Details of string manipulation and encoding Unicode in Python
- 2020-05-24 05:47:43
- OfStack
This article mainly introduces you about Python string operation and encoding Unicode 1 some knowledge, the following words do not say, need friends to learn from the following 1.
String type
str
: Unicode string.

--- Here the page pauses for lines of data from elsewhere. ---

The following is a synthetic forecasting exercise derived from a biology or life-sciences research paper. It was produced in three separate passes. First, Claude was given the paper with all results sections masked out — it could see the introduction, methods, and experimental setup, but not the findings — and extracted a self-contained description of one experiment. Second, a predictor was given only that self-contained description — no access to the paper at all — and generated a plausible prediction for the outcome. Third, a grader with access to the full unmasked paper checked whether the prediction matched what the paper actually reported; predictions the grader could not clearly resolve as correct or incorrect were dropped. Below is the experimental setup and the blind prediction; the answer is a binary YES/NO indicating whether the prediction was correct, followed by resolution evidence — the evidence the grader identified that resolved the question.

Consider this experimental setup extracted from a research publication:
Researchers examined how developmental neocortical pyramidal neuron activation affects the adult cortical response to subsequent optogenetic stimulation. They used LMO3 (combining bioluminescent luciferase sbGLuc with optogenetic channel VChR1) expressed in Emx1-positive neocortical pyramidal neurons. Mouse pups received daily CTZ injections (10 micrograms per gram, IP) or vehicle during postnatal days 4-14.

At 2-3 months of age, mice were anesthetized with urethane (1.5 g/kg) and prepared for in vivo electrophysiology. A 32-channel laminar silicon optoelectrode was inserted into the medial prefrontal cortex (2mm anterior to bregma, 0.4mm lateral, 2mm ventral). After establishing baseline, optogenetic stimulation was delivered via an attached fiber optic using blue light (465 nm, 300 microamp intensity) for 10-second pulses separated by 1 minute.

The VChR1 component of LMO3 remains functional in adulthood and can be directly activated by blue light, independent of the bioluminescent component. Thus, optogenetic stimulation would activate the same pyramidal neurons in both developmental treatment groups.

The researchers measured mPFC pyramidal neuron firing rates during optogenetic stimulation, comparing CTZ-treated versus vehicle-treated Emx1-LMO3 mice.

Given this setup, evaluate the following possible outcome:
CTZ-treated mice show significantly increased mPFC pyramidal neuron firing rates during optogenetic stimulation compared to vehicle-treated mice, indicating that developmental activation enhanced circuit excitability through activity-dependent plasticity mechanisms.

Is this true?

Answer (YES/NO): YES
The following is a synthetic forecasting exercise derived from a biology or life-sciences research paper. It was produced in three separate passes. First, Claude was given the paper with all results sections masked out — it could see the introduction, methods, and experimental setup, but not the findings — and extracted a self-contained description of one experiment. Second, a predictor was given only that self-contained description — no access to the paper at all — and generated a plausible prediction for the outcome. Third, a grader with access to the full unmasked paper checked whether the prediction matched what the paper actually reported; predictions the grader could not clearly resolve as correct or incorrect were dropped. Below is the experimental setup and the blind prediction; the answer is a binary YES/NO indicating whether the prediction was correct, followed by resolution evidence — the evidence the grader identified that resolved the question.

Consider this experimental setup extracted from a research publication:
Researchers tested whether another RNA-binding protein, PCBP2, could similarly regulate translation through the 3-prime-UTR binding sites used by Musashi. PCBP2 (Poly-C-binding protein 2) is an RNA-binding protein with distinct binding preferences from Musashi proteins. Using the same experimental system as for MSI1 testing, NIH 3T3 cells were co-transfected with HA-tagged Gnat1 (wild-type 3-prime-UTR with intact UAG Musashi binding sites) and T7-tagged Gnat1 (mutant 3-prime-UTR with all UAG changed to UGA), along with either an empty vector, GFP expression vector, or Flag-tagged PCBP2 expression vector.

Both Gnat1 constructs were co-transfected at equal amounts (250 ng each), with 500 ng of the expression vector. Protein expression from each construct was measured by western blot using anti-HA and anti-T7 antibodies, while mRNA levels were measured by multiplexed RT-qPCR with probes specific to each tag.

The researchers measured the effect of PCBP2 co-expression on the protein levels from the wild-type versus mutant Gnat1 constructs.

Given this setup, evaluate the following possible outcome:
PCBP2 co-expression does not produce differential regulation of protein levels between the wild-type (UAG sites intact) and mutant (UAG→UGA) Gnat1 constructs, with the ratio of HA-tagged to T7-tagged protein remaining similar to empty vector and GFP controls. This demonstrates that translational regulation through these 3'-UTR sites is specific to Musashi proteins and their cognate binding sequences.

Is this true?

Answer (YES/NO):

Strings constructed using either '' or r' are str, and single quotes can be replaced by double or 3 quotes. No matter which way you specify it, it makes no difference when stored inside Python.
bytes
: 2 base string. Since files in other formats such as jpg cannot be displayed in str, bytes is used. Each byte of bytes is a number between 0 and 255. If you print, Python will display ASCII as the part that can be represented by ASCII for easy reading. bytes supports almost all str methods except formatting, even including the re module
bytearray()
: a string in base 2 that can be changed in place.
utf-8 coding range
范围 | 字节数 | 存储格式 |
0x0000~0x007F (0 ~ 127) | 1字节 | 0xxxxxxx |
0x0080~0x07FF(128 ~ 2047) | 2字节 | 110xxxxx 10xxxxxx |
0x0800~FFFF(2048 ~ 65535) | 3字节 | 1110xxxx 10xxxxxx 10xxxxxx |
0x10000~1FFFFFF(65536 ~ 2097152) | 4字节 | 11110xxx 10xxxxxx 10xxxxxx 10xxxxxx |
0x2000000~0x3FFFFFF | 5字节 | 111110xx 10xxxxxx 10xxxxxx 10xxxxxx 10xxxxxx |
0x4000000~0x7FFFFFFF) | 6字节 | 1111110x 10xxxxxx 10xxxxxx 10xxxxxx 10xxxxxx 10xxxxxx |
Byte order marks BOM
BOM is short for byte order marker,
Specifies the rules for coding writes
Python will not write the BOM header when writing to a file using the 'utf-8' encoding, but if you specify the 'utf-8-sig' encoding, Python will be forced to write 1 BOM header.
Using 'utf-16-be' will not write an BOM header, but using 'utf-16' will write an BOM header.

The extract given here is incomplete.